Range("SEARCH_TERM").Select
Selection.Replace What:="""", Replacement:="%22", LookAt:=xlPart, _
SearchOrder:=xlByRows, MatchCase:=False, SearchFormat:=False, _
ReplaceFormat:=False
Selection.Replace What:=" ", Replacement:="+", LookAt:=xlPart, SearchOrder _
:=xlByRows, MatchCase:=False, SearchFormat:=False, ReplaceFormat:=False

' Set the top limit on the Google page of results to parse.
PAGES = Range("GOOGLE_PAGE").Value

' Need this, apparently, to generate random numbers...
' which we'll need at the bottom of this next FOR_NEXT...

Math.Randomize

' Create a FOR_NEXT loop to get all pages.
For x = 1 To PAGES
' Set the GOOGLE_PAGE value to the page to parse.
Range("GOOGLE_PAGE").Select
ActiveCell.FormulaR1C1 = x

' Selected the SEARCH_URL, as this will need to be passed to the objHTTP.Open command.
Range("SEARCH_URL").Select

' Get the page using the objHTTP object.
Set objHTTP = CreateObject("MSXML2.ServerXMLHTTP")
objHTTP.Open "GET", Selection.Value, False
objHTTP.setRequestHeader "User-Agent", "Mozilla/4.0 (compatible; MSIE 6.0; Windows NT 5.0)"
objHTTP.send ("")

' Define the pageToParse as teh response text of the "GET" method.
pageToParse = objHTTP.responseText
' Clear the objHTTP object.
Set objHTTP = Nothing
' Set expressionmatch as the strings matched using the regular expression defined above.
Set expressionmatch = regEx.Execute(pageToParse)
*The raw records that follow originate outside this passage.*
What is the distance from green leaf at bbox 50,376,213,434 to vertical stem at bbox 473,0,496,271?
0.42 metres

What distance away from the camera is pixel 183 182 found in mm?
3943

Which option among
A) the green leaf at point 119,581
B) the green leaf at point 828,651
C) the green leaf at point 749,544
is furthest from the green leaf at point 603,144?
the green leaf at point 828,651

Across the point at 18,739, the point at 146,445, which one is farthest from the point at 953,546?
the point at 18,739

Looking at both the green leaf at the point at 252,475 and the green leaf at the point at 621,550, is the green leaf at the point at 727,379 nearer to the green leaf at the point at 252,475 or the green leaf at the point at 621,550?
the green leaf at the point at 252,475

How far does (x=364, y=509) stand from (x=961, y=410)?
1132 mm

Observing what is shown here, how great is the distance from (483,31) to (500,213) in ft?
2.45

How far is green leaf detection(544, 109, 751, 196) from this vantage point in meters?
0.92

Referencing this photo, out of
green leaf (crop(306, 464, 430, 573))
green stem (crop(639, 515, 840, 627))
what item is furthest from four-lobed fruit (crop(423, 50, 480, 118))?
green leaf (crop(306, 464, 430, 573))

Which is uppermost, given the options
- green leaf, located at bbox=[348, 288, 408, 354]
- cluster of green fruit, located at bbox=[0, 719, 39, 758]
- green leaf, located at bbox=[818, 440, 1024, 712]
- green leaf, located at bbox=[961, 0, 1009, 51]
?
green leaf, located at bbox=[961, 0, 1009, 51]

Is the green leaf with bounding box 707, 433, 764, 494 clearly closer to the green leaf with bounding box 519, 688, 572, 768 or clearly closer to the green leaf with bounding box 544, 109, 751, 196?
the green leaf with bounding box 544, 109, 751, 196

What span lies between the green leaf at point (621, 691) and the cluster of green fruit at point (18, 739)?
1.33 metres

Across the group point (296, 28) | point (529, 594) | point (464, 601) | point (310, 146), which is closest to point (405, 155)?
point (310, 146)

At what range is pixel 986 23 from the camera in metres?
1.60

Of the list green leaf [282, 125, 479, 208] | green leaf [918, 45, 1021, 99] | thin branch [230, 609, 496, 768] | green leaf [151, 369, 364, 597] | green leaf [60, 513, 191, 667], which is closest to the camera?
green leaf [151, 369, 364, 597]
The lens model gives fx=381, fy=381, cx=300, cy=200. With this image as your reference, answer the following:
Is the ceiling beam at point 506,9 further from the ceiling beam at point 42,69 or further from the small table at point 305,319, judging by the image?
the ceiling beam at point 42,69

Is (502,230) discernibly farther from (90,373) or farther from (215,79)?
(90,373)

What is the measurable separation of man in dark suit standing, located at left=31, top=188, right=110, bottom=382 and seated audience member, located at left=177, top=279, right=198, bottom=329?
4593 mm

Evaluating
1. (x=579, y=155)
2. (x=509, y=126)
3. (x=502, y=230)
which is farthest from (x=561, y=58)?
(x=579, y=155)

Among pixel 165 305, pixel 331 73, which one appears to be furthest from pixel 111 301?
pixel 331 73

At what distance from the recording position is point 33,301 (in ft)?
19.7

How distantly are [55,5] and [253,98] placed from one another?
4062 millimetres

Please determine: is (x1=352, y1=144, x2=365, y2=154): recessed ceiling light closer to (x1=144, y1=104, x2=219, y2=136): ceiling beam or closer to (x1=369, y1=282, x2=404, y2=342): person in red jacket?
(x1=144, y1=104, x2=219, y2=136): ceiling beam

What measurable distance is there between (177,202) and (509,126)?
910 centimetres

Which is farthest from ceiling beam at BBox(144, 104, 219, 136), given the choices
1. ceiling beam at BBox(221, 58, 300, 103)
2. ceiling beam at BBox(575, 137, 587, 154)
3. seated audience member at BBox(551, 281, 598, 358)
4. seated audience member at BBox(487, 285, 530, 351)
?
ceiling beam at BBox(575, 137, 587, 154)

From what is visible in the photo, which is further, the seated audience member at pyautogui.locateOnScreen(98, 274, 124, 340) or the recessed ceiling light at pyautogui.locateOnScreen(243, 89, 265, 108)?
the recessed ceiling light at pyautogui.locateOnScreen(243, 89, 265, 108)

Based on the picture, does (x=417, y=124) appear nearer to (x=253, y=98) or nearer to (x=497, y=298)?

For Each expressionmatched In expressionmatch

' Got to get rid of any results on Google's servers.
If InStr(1, expressionmatched, "google", 1) > 0 Then

GoTo MOVE_ON

Else

Range("FIRST_URL_HERE").Select
ActiveCell.FormulaR1C1 = LCase(Left(Mid((expressionmatched), 2, 300), Len(expressionmatched) - 2))
Selection.Offset(1, 0).Select
ActiveWorkbook.Names.Add Name:="FIRST_URL_HERE", RefersToR1C1:=Selection

End If
MOVE_ON:

Next

' Setting up code to pause by a random amount of time between 4 and 15 seconds between pages of results.
Dim newHour, newMinute, newSecond, waitTime
newHour = Hour(Now())
newMinute = Minute(Now())
newSecond = Second(Now()) + Int((15 - 4 + 1) * Math.Rnd + 4)
waitTime = TimeSerial(newHour, newMinute, newSecond)
Application.Wait waitTime

Next x

End Sub

2 comments:

Anonymous said...

Thanks for this code



--------------------
dj

Unknown said...

this works for regular web searches but doesn't work for either image search or video search. Expression is not getting matched (I think there is some problem with the regular expression pattern). Can you suggest a way to make this work for videos and images too.